Former NFL Players Hit Back as Over Eighty-Eight Percent Have Entered Settlement

The NFL and its former players agreed that August 7, 2017 was the final day for players to register for the NFL concussion settlement program in order to receive benefits for head trauma experienced during their careers that have or could result in brain injuries. Current NFL players and those who retired on or after July 7, 2014 are not a part of the registration process.

Adam Selter, a lawyer who has been retained by approximately two hundred former NFL players, stated “[t]he settlement is open for sixty-five years; however, if a player develops symptoms in twenty years, for instance, and doesn’t register, he can’t collect under the settlement unless he can show good cause to the court.”

Currently, more than 18,400 of the roughly 21,000 retired players have registered. One of the lead lawyers for the players, Christopher Seeger, said “[t]his response from former NFL players is tremendous, but we want to make sure all class members register – even those who may feel healthy today – so that they can be eligible for the benefits they fought for and deserve.”

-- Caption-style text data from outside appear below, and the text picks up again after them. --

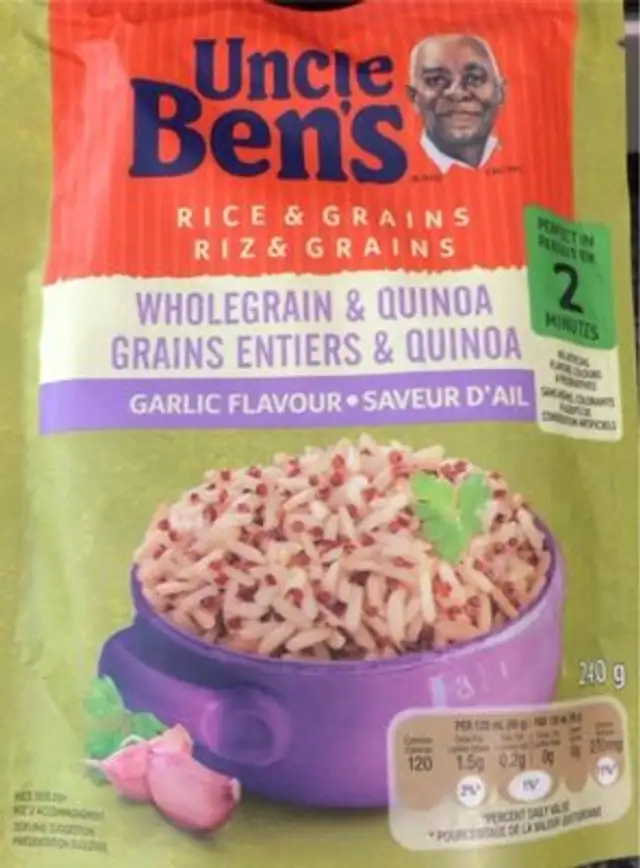 Riz et grains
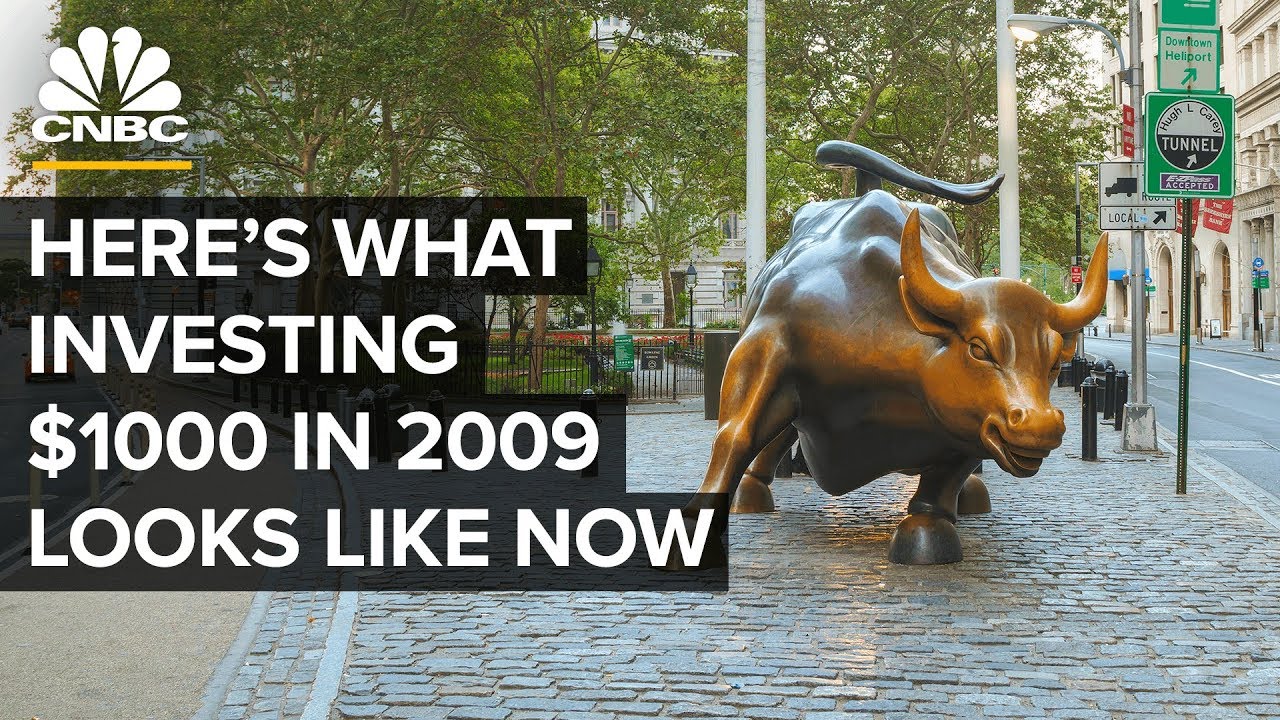 If You Invested In Apple And Amazon In 2009 Here's What You'd Have Now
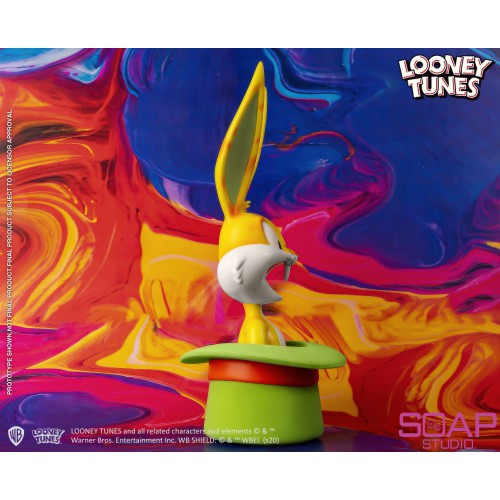 Looney Tunes - Bugs Bunny Tophat Bust (Pop-Art Limited Edition) By Soap Studio - Image 3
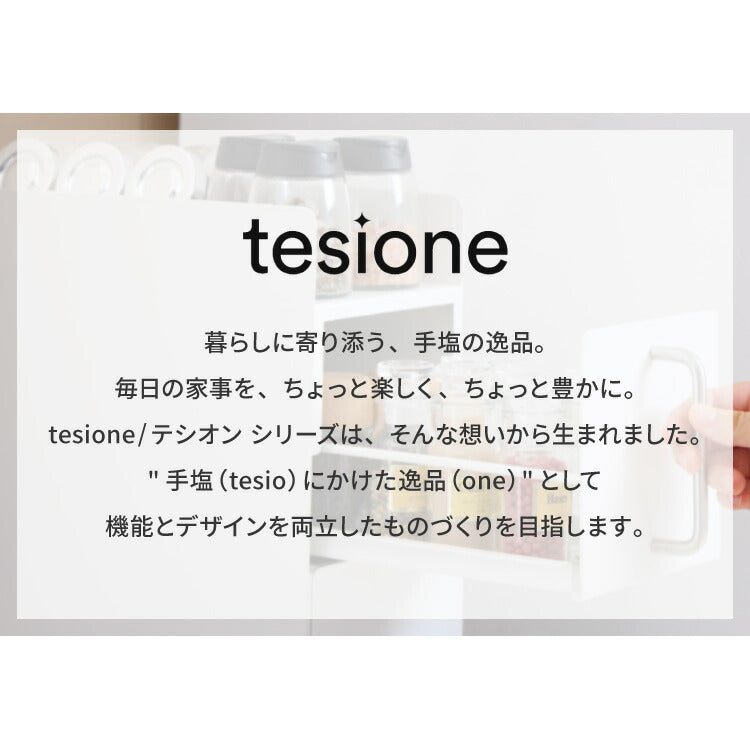 tesione テシオン 隱せる 引き戸収納ラック 奥行12cm スリム おしゃれ 隠す 調味料ラック スパイスラック コンロサイド コンロ横 隙間収納 すき間収納 ホワイト 白 韓国インテリア TS-006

To this point, there have been a few problems with finding the players, as records kept by the teams and league were incomplete. Former defensive back for the Miami Dolphins, Shawn Wooden, said some players have not registered because they feared their reputations would be hurt and that business clients might leave if those clients thought the former players were sick. Others are superstitious, and believe that if they register, they are bound to develop an illness.

Two claims have already been approved, and the NFL has already paid out more than $9 million in benefits. One player was paid $5 million for a qualifying diagnosis of amyotrophic lateral sclerosis and $4 million for a qualifying diagnosis of chronic traumatic encephalopathy. The names of the players were not disclosed as part of the filings.

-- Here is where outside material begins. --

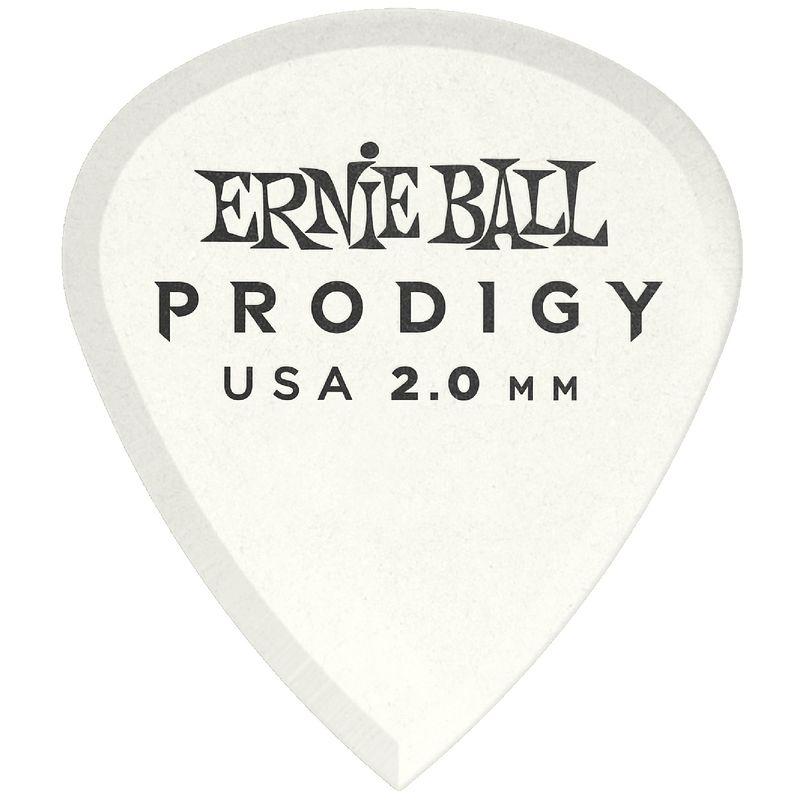 Foto van Ernie ball 9203 prodigy mini 2.0 mm plectrumset (6 stuks)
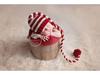 Winter Baby Long Tail Pom Pom Hat - Photography & Christmas Props for Children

As part of the settlement agreement, judge, Anita B. Brody, approved a notice that warned players about companies that, according to Mr. Seeger, offer to help players “navigate what are falsely portrayed as complicated registration, medical testing and claims procedures.” The majority of these predatory services are conducted by claim-service providers, who require players to agree to share 15 percent or more of anything they receive for helping them through an otherwise straightforward process. Lawyers have also hosted dinners for former players at steakhouses to get them to sign up. Some have gone so far as to promise to get players appointments with doctors who will write diagnoses that make their medical conditions look worse than they are.

Other lawyers have hired former players to recruit ex-player clients. One of those players hired is former Giants quarterback, Joe Pisarcik, who until recently ran the NFL Alumni Association. One former player, Walter Carter, went on the website for the concussion settlement after receiving pitches from lawyers and claims-service providers alike, and realized that he could file the claim on his own. Along with becoming annoyed with the lawyers that are attempting to sell him services that he does not need, Mr. Carter is offended by the retired players that have agreed to help the lawyers recruit. Although the registration process for the settlement has been a messy one, former players like Mr. Carter will lose out if they failed to register by the end of the day yesterday.